In contrast to C corporations, S corporations are only taxed at the personal level. S corporations are also limited to up to 100 US citizen shareholders, while C corporations can have unlimited domestic and foreign investors. And lastly, S corporations are limited to one class of stock, whereas in contrast, C corporations can issue common and preferred stock.
What Is the Difference Between an S-Corp, a C-Corp, and an LLC?
LLCs and S and C corporations offer owners liability protection against the obligations of the business. However, taxation differs because LLCs and S corporations are only taxed through their owners’ personal tax returns. C-corps are taxed twice. Organize as an LLC if you want to retain flexibility in how your small business is managed and taxed.
What Are the S-Corp vs C-Corp Tax Advantages?
A significant tax advantage of S corporations is that they experience “pass-through” taxation, meaning they aren’t taxed at the corporate level.

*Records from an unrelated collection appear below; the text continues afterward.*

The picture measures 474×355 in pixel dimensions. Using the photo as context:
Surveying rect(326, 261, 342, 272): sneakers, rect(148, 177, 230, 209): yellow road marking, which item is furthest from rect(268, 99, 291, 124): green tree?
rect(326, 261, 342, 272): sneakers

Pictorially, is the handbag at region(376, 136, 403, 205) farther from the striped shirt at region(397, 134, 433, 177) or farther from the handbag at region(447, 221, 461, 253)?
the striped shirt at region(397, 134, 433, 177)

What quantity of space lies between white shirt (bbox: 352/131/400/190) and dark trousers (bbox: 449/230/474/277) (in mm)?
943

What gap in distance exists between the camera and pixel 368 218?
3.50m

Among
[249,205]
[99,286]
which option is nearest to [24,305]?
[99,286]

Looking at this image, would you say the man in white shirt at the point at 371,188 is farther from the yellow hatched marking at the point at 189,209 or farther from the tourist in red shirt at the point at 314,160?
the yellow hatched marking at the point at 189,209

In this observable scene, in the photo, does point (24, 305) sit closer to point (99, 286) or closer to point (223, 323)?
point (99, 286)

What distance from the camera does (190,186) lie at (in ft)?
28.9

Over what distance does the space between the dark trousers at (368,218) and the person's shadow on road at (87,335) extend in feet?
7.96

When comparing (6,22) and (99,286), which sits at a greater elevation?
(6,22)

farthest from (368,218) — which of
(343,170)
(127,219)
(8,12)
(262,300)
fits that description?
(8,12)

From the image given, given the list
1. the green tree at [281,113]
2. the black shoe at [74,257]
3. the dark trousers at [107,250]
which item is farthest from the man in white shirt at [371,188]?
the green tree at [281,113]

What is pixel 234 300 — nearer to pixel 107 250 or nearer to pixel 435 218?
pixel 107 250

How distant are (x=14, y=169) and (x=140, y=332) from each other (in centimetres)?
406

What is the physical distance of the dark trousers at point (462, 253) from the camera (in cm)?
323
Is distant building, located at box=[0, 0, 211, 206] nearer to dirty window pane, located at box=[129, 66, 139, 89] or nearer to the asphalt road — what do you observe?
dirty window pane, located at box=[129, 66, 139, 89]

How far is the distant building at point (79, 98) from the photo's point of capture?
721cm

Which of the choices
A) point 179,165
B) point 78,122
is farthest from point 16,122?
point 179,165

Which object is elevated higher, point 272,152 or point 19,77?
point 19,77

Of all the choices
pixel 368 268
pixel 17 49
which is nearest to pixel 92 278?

Instead, corporate profits, losses, credits, and deductions are reflected on individual shareholder returns. C corporations are taxed at the corporate and shareholder level. Still, they are advantageous for companies where shareholders receive salaries instead of dividends.
C corporations are business entities that provide liability protection to owners and maintain more flexible voting and ownership structures than S corporations. C corporations are taxed at both the corporate and shareholder level but offer tax benefits like business expense deductions. You should organize your business as a C-corp if you have a large company or plan to grow quickly with investors.